Читать книгу О, тайные природы письмена… Светопоэма - Татьяна Славская - Страница 6

«Ты, Дерево, живое существо…»

Оглавление

Ты, Дерево, – живое существо

по-своему изогнут каждый ствол,

причёска – крона, рубище – кора…

А осенью, когда придёт пора, меня обнимет жёлтый листопад — кудрей твоих пленительных каскад. Восьмое чудо, чудо из чудес, о, Дерево, ты и одно мне – лес!



«Слов не ищи – молчаньем отзовись…»

Слов не ищи – молчаньем отзовись

на эту красоту, на эту высь,

на сочетанье нежности и силы,

на единенье Неба и Земли,

на Дерево, что их соединило…

И этой нераздельности внемли.

Врастая корнями в Землю,

а кроной держась за Небо,

ты, Дерево, подтверждаешь

жизнью своей и статью,

что нет ничего надёжнее

и нет ничего дороже

той «золотой середины»,

что жизни даёт устойчивость.

Но Человек – исключение

из этих природных правил —

мечется между крайностями…

Но этим живёт и – творит.



Как в природе этакое строится?

Как в Природе этакое строится?

Трое – вместе… А точнее – Троица.

…И вьюги-метели мели,

и ветры холодные дули,

но вместе деревья росли

и к небу листву дотянули.



Стволы и корни

Стволы и корни.
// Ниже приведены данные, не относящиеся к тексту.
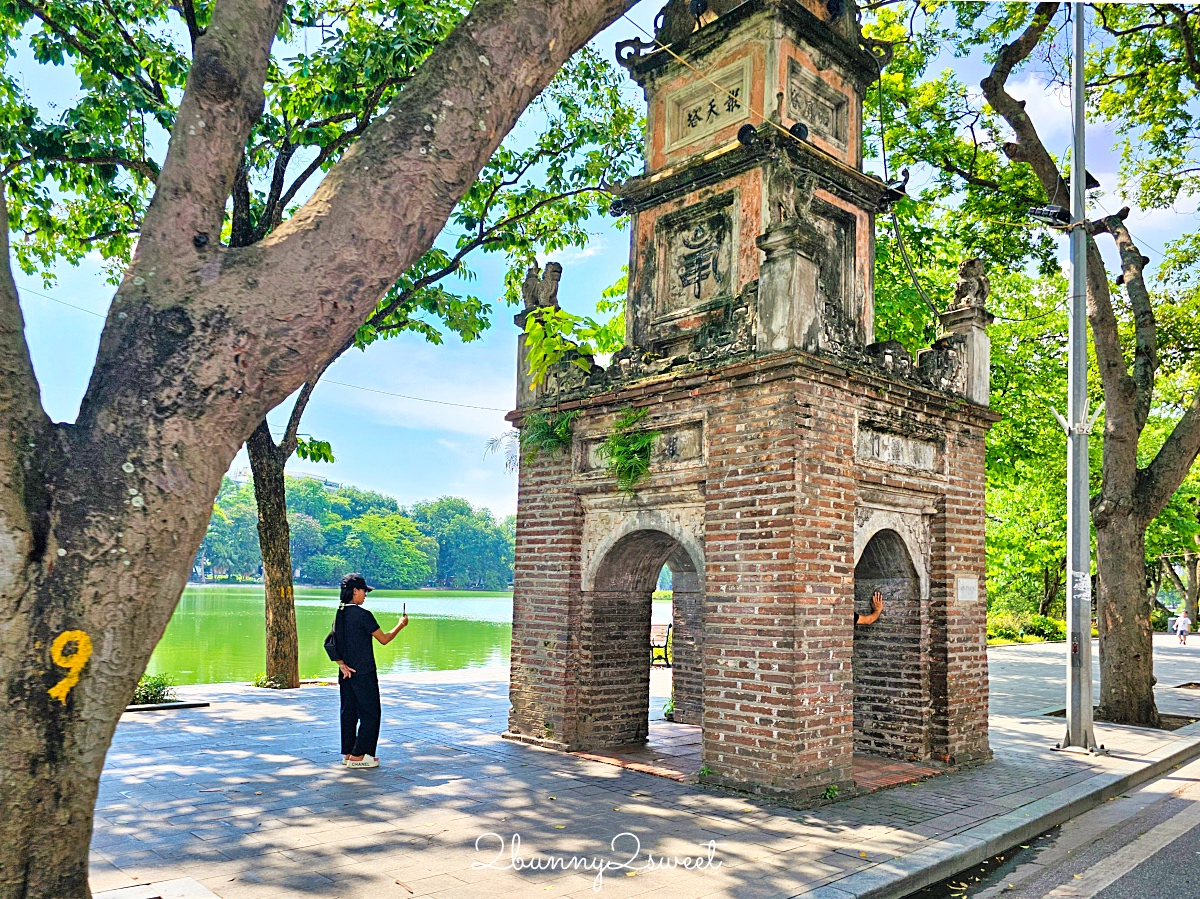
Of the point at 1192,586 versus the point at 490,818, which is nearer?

Их не разделить:

из них, по ним Природа тянет нить

к зеленым листьям, их живому буйству…

Не отходи. Дыши. Учись. Любуйся.



Стволы и листья

От земли совсем недалеко

из ствола пробились к свету листья…

И на сердце сразу так легко,

и светлей, спокойней, мягче мысли.



Кроны

Кроны – как высокие короны.

А над ними – выше, выше, выше! —

звуки сфер, небес святые звоны…

Только я не вижу и не слышу,

даже взгляда вверх не поднимаю, —

только кронам я сейчас внимаю.



«Душа наполненно-светла…»

Душа наполненно-светла:

я праздную – о нет, не дату,

а золотые купола

берёз в сиянии заката.



«О, если с балкона, хотя бы с балкона…»

О, если с балкона, хотя бы с балкона

смотреть на осенние пышные кроны,

на это природное животворение —

решишь, что ты птица в высоком парении…



«Зима. И кронам оголённым…»

Зима. И кронам оголённым,

в себе самих почти уединённым,

не тягостно, не страшно и в ночи.

Всмотрись в их очертанья. Помолчи…

Их высь зовёт. Уже почти отживших.

Отзеленевших в юности своей.

Но светел дух. Дух не бывает «бывшим».

И высь зовёт. Чем дальше – тем сильней.



Ветви

Ветвей чернеющих узор,

тревожно-трепетный, печальный

и, словно в горький миг прощальный, —

судьбе неведомой укор.



«Обычные ветви…»

Обычные ветви,

обычные ветки

немыслимо разной —

весенней! – расцветки.

А в их сердцевине —

весенние соки,

что поят цветы

и соцветья, и листья…

И тают, и тают

тревожные мысли,

в том животворении —

светлом, высоком.



Ветви и листья

Там, в вышине, вы, листья, как на троне, —

на гордой, в небо устремлённой кроне.

Но холодом сменяется прохлада

и наступает время листопада,

и кроне вас приходится терять…

А ветви, что внизу вас поддержали,

вас бережно и нежно покачали,

не торопясь на землю отпускать.



Листья

Наши краски сравнимы лишь с солнцем —

и свежи, и чисты, и легки.

Почему ж увяданьем зовётся

это с чьей-то «нелёгкой» руки?!



«Сошёл листопад на поверхность пруда…»

Сошёл листопад на поверхность пруда,

у берега чуть зеленеет вода,

а жёлтые листья поодаль, на кронах

(на их очертаньях, в воде отражённых), —

как будто на легком и прочном плоту…

Те листья – живые: они – на плаву.



«Неужели, неужели, – шепчут листья, —…»

Неужели, неужели, – шепчут листья, —

мы когда-то жили там, в небесной выси

и так ярко, так азартно зеленели,

и меж нас звучали птичьи трели?

Неужели? Неужели? Неужели…



«Там, в небесной чистой выси…»

Там, в небесной чистой выси

вижу листья. Просто листья,

что на веточках повисли.

Отжелтели. Потемнели.

На невидимых качелях

откачались на ветру.

Я такими, да, такими,

листья, в память вас беру.



«Когда последний лист на твердь ложится —…»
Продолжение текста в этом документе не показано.